RECORDED INFORMATION =>

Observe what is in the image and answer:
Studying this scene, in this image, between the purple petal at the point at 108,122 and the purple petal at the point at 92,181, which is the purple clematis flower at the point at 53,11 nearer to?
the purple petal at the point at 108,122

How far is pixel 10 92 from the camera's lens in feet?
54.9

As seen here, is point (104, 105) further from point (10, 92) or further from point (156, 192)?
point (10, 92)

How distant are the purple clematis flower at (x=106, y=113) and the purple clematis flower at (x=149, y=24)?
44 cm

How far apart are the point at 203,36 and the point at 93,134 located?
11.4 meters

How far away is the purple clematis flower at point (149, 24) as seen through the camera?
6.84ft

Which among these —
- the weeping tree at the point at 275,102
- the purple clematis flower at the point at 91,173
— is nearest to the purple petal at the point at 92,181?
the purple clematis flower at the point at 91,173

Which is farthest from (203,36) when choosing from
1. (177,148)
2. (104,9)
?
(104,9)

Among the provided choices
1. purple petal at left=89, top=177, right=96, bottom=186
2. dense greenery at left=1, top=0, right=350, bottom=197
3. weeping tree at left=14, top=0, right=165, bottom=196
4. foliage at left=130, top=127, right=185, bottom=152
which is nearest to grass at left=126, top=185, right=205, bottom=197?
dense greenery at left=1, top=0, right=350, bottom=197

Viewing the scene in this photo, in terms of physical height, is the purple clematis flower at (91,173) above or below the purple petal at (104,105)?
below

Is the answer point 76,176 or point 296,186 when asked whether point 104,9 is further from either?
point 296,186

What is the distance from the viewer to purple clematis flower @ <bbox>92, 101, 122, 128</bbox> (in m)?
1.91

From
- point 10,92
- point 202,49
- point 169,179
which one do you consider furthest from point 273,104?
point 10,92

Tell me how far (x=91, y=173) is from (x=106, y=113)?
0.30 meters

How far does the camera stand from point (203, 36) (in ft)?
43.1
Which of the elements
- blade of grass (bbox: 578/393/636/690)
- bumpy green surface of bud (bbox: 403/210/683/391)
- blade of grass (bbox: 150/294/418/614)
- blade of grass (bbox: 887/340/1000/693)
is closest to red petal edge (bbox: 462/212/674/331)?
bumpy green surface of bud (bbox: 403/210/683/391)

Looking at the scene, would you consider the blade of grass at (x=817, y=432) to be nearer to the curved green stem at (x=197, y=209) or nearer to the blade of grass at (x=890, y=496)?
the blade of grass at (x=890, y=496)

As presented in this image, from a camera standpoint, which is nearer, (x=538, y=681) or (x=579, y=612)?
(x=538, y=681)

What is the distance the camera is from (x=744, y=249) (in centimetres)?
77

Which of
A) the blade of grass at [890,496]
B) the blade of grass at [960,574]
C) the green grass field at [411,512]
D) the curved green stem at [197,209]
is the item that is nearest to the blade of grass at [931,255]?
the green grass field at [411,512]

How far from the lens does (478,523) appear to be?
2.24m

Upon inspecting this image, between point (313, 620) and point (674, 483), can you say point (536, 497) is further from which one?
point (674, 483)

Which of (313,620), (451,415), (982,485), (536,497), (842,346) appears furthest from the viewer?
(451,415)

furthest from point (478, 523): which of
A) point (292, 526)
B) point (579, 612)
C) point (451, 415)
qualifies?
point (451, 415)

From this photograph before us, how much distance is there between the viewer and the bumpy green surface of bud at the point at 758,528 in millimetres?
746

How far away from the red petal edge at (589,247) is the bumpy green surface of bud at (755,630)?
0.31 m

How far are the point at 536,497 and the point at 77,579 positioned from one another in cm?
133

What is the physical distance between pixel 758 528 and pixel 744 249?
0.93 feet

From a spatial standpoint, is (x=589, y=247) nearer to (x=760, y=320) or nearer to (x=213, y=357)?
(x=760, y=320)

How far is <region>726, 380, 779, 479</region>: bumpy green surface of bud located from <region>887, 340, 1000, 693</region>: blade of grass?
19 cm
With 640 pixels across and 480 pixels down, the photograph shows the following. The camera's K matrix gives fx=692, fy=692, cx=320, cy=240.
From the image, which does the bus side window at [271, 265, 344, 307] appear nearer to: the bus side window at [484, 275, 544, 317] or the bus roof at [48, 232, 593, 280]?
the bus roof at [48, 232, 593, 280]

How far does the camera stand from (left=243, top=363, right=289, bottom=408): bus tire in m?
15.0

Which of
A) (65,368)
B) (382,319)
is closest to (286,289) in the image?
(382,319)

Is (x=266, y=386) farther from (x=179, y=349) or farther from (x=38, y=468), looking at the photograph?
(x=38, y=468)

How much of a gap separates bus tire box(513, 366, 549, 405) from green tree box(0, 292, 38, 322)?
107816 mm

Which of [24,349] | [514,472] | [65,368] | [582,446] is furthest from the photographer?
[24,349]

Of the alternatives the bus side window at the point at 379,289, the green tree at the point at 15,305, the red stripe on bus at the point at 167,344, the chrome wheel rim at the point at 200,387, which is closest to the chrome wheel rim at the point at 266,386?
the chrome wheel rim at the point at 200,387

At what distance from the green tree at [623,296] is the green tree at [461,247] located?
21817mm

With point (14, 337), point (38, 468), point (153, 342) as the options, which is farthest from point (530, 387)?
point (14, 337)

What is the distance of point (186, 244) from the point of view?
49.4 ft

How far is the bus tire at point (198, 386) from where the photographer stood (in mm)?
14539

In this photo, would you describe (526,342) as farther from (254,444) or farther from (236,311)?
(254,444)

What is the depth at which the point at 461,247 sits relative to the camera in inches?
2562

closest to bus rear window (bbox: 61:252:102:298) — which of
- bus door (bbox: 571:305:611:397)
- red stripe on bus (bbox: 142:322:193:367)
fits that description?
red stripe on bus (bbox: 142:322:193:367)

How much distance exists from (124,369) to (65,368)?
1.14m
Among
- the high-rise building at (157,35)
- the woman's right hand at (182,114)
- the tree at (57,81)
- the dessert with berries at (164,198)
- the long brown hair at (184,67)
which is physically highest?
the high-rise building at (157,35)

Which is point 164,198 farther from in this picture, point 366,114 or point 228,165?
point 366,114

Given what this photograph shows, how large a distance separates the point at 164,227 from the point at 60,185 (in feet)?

WORK TO DO => Quote only the lines from the one containing "bus tire in m?" through the final line of the records, with both ends included.

WRITTEN RESPONSE =>
How far does the camera stand from (left=243, top=363, right=289, bottom=408): bus tire in m?
15.0

Which of
A) (65,368)
B) (382,319)
is closest to (286,289) in the image?
(382,319)

Is (x=266, y=386) farther from (x=179, y=349) or farther from (x=38, y=468), looking at the photograph?
(x=38, y=468)

How much of a gap separates bus tire box(513, 366, 549, 405) from green tree box(0, 292, 38, 322)?
107816 mm

Which of [24,349] | [514,472] | [65,368] | [582,446] is furthest from the photographer?
[24,349]

Of the alternatives the bus side window at the point at 379,289, the green tree at the point at 15,305, the red stripe on bus at the point at 167,344, the chrome wheel rim at the point at 200,387, which is closest to the chrome wheel rim at the point at 266,386?
the chrome wheel rim at the point at 200,387

At what distance from the green tree at [623,296] is the green tree at [461,247] located?
21817mm

With point (14, 337), point (38, 468), point (153, 342) as the options, which is farthest from point (530, 387)?
point (14, 337)

What is the distance of point (186, 244) from the point of view?
49.4 ft

How far is the bus tire at point (198, 386) from where the photographer stood (in mm)?
14539

In this photo, would you describe (526,342) as farther from (254,444) or farther from (236,311)?
(254,444)

What is the depth at which the point at 461,247 sits relative to the camera in inches?
2562

closest to bus rear window (bbox: 61:252:102:298) — which of
- bus door (bbox: 571:305:611:397)
- red stripe on bus (bbox: 142:322:193:367)
fits that description?
red stripe on bus (bbox: 142:322:193:367)

How much distance exists from (124,369) to (65,368)?
1.14m
Among
- the high-rise building at (157,35)
- the woman's right hand at (182,114)
- the tree at (57,81)
- the dessert with berries at (164,198)
- the long brown hair at (184,67)
which is physically highest?
the high-rise building at (157,35)

Which is point 164,198 farther from in this picture, point 366,114 or point 228,165?
point 366,114

Given what this photograph shows, how large a distance separates the point at 164,227 from the point at 60,185 (in feet)?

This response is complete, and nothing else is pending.